评估髋关节发育不良对髋关节镜检查影响的研究通常仅限于短期,并且无法考虑到可能在发育不良和非发育不良人群之间存在差异的人口统计学因素。
确定在发育不良情况下关节镜下盂唇修复的中期失败率和患者报告的结果,并与严格匹配的非发育不良对照组进行后续失败和结果比较。
队列研究;证据水平,3 级。
对 2008 年至 2011 年 2 个中心的主要关节镜下盂唇修复病例进行了回顾性研究。外侧中心边缘角(LCEA)<25°的患者通过年龄、性别、侧别、体重指数(BMI)、Tönnis 分级和囊修复按照 1:2 的匹配算法与非发育不良对照组进行匹配。使用视觉模拟量表(VAS)评估疼痛、改良 Harris 髋关节评分(mHHS)和髋关节结果评分-运动特异性亚量表(HOS-SSS)对两组进行比较,以确定结局和失败的预测因素。
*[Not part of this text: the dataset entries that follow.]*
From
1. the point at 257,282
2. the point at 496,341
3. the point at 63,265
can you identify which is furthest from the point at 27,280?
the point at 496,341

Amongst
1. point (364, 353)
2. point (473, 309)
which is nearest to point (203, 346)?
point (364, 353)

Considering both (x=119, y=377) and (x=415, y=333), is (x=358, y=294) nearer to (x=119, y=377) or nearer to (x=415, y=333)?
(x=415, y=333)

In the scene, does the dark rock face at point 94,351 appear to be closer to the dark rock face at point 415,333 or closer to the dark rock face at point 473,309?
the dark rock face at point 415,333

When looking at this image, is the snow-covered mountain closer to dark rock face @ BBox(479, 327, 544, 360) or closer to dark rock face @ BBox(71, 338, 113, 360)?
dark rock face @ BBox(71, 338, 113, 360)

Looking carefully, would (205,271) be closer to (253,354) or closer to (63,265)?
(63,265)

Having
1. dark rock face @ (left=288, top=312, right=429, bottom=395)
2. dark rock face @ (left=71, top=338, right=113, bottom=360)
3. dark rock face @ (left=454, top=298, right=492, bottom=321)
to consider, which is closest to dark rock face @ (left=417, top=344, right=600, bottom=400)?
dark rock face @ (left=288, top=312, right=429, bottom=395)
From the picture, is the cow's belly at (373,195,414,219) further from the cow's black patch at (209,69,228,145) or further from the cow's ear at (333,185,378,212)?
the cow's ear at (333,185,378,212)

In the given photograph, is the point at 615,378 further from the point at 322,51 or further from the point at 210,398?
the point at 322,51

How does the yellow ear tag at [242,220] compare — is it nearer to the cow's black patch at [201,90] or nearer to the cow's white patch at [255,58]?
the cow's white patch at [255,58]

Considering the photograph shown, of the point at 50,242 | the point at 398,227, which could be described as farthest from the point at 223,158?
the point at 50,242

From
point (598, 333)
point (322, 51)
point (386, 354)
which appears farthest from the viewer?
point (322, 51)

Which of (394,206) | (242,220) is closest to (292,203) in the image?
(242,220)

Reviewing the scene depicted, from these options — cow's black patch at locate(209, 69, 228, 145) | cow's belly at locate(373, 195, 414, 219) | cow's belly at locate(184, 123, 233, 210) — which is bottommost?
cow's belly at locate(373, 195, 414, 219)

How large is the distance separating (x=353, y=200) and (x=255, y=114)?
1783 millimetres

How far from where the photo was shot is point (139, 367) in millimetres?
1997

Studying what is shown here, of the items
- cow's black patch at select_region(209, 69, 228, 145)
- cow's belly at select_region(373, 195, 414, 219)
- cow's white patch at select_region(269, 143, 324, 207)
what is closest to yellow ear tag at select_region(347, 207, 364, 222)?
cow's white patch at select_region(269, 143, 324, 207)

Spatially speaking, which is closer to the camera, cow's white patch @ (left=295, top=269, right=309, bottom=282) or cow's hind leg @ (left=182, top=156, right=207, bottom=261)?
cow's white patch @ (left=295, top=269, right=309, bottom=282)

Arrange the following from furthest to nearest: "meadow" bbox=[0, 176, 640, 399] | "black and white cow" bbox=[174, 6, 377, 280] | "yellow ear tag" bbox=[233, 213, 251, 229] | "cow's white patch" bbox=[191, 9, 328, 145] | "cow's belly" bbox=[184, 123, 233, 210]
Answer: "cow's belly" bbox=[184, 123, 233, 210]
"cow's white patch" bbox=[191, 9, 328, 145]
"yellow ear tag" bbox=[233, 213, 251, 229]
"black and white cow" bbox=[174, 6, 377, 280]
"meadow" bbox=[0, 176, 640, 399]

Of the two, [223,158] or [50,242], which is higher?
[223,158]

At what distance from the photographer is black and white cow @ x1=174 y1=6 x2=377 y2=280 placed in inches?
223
48 例发育不良患者(平均 LCEA,21.6°;范围,13.0°-24.9°;n = 25 例伴囊修复)与 96 例对照组(平均 LCEA,32.1°;范围,25°-52°;n = 50 例伴囊修复)相匹配,并平均随访 5.7 年(范围,5.0-7.7 年)。患者在 VAS 中平均改善 3.3 分,mHHS 改善 19.5 分,HOS-SSS 改善 29.0 分(P<.01),发育不良组和对照组之间无显著差异(P>.05)。发育不良组和对照组的 5 年无失败生存率分别为 83.3%和 78.1%(P=.53)。无论是否行囊修复(P≥.45)或 LCEA<20°与 LCEA 20°-25°(P≥.60),发育不良患者之间的生存或结局差异均无统计学意义。BMI≤30 与翻修手术风险增加相关(P<.01)。年龄>35 岁(P<.05)和 Tönnis 分级 0 级 X 线片(P<.01)预测无法达到最小临床重要差异。
通过精心选择和现代技术,髋关节发育不良患者可以从关节镜下盂唇修复中显著且持久地获益。在中期随访时,发育不良队列的结果和失败率与严格匹配的对照组相似。为完整性起见,还比较了 LCEA<20°和 LCEA 20°-25°的亚组分析;然而,本研究的设计并非旨在检测发育不良亚群之间的差异。BMI≤30 与翻修风险增加相关。年龄>35 岁和 Tönnis 分级 0 级 X 线片预测无法达到最小临床重要差异。